Netezza TwinFin i-Class overview
I have long complained about difficulties in discussing Netezza’s TwinFin i-Class analytic platform. But I’m ready now, and in the grand sweep of the product’s history I’m not even all that late. The Netezza i-Class timing story goes something like this:
- Netezza i-Class was first foreshadowed in February, 2010.
- Netezza i-Class customer testing started in October, 2010 or so. Netezza i-Class evidently has been shipped to 4-5 partners and a single-digit number of end-user organizations, spread across some usual-suspect industries (financial services, telecom, and so on).
- Netezza i-Class 1.0 general availability is still in the (near) future.
My advice to Netezza as to how it should describe TwinFin i-Class boils down to:
1. The Netezza platform has been enhanced in two major ways:
- There’s a good way to run all kinds of analytic processes. This is very flexible and powerful, but tightly integrated with the SQL engine even so.
- You are supplying some specific high-performing, highly parallel, big-data analytic process building blocks.
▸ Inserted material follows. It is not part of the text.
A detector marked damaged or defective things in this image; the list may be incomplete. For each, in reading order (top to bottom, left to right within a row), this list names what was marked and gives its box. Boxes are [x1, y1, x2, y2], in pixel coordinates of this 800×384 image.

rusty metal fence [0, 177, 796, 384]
More precisely, you have greatly extended the set of such building blocks; you had some cool building blocks (notably Spatial) even before this.
2. There are four main ways to get at this:
- Extended SQL.
- Programming, in a bunch of languages and paradigms, integrated into the SQL.
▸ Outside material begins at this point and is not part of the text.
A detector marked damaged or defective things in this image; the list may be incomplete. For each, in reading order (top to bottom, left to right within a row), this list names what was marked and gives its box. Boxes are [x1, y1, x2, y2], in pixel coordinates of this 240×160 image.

- Partner code, with them doing the programming for you.
Some of the rah-rah words aside, that’s a pretty fair overview. Here’s more detail.
To refresh your memory: Netezza TwinFin i-Class functionality basics include, as best I can tell (and there’s some more detail at the links above):
- You can run processes in a usual-suspect set of languages on Netezza i-Class (even Fortran).
- One notable example is R; indeed, there’s an R client for talking to Netezza TwinFin.
- Netezza provides its own Hadoop implementation, which differs from standard Hadoop implementations most notably in that it manages data relationally via the usual Netezza DBMS, not in anything like HDFS.
- Anything written in any language except C/C++ (or of course SQL) — and in particular anything involving Hadoop — runs out-of-process versus the Netezza DBMS. C/C++ can run in-process, for maximum performance.*
- There’s an assortment of parallelized mathematical analytic packages built into Netezza i-Class. The matrix algebra ones are called nzMatrix. Most of the rest are part of a collection called nzAnalytics. Often these are implemented as stored procedures, as they may make multiple passes through the data.
- Netezza has thoughtfully ported thousands of analytic procedures for you to the Netezza platform (in essence, the basic R/CRAN and GNU libraries). These are not promised to be parallel on their own, but you’re welcome to invoke an instance on each node and parallelize that way.
I forgot to check, but I’m guessing any extension of workload management to cover non-DBMS processes won’t be in the first release of Netezza i-Class.
*However, Netezza says that if you can batch requests to return even just 500-1000 records at a time, the out-of-process performance penalty — which is based on wait time for transferring data between processes — becomes insignificant.
None of that is particularly new information. But after a visit to Netezza on Tuesday, I’ve finally gotten some kind of handle on how i-Class is architected. Highlights of the Netezza i-Class architecture story, as I understand them, include:
- It all starts with UDtFs — User-Defined (table) Functions, which are subject to the usual limitations.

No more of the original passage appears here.